How to get warm introductions
1. Get intros to your friends’ investors
If you’re working in any startup hub, you almost certainly have friends that are working on their own startups. Ask them to help you. The first question should be, “Am I ready to fundraise?”
You need to ask this not only for the answer, but also to see just how warm your friend’s introduction will be. If they like you, but they don’t believe in your startup yet, then it will be impossible for them to hide that perspective from their own investors. But once you get the go-ahead, you should absolutely ask them for introductions. And not to get too bogged down in logistics, but here’s how you should do it:
Send them a fresh email requesting an introduction to a specific investor with enough information that it can be forwarded by your friend without further editing and short enough that the investor can read it on their mobile phone. Assume that no attachments will be opened and that no links will be clicked.
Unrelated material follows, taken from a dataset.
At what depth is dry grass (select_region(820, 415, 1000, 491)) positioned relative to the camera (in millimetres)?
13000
2. Get introductions from entrepreneurs that are not yet your friends
If you are not yet friends with everyone in the PayPal mafia or the YC alumni crew, your friends list may not reach as far as you need to go. That’s not a problem because most founders are willing to help out other founders when approached in the right way. I regularly introduce other startups to my own investors, and it’s a win-win for both sides.
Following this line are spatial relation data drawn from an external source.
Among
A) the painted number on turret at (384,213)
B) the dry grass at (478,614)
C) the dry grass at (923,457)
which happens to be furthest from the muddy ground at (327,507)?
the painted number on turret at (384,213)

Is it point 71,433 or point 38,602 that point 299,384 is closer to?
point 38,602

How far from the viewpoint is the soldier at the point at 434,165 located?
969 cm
When you are approaching another entrepreneur for an intro, you need to actually sell them on your startup because an entrepreneur will only make an introduction to her investors if they believe there is high likelihood that that introduction will result in an investment; it affects their own credibility when it doesn’t.
And secondly, they want to spend very little time getting involved because their job is their startup – not helping you raise money.
But with that said, it’s much easier to get a meeting with another founder than it is to get a meeting with a prominent venture capitalist. The trick is you have to ask first for fundraising advice, and not for introductions.
When you go to another founder for advice, especially if you approach a non-famous founder who doesn’t get this request too often, they’ll love playing the role of teacher and giving you helpful feedback. And if they get excited about what you’re doing, they will offer to make that introduction for you.
3. Get intros from your early investors
The second that wire comes through, you need to turn your early investors into evangelists. They are now your best source of warm introductions. But you have to help them be helpful. They don’t know who you’ve already talked to and where you need help.
When I was seed-stage fundraising, I liked to keep an investor wish-list on a Google doc. It was a list of 20 investors I wanted to meet in order of general priority. Whenever I would get a new Angel on board, I would show them that list and they would respond back with who it is they knew. Immediately I would send them a fresh email for each new intro. BOOM! Three to five more investors in the pipeline.
4. Stay organized
You need a well organized investor pipeline. This is where you keep track of each investor that you’ve approached as well as those that you would like to approach.
A good fundraising process will involve 40 to 60 meetings, so it’s impossible to do this just in email. This document should not only keep track of your status with each one, but also who you have in common with each person. I like to go through this list methodically checking each investor name on both LinkedIn and Facebook to see what possible introduction I have available to me.
I then try to balance each potential introducer out so that the people who can provide the best introductions are evenly distributed. Asking for three introductions is totally fine, and five is probably pushing it, unless she is either close friend or already an investor.
Your goal by the end is to have 40 to 60 introductions. Our travel startup took about 60 meetings, as did our office space startup. If you raise your round in the first 10 meetings, then kudos to you. And when you do get your round done, be generous with your time and pay it forward to other entrepreneurs.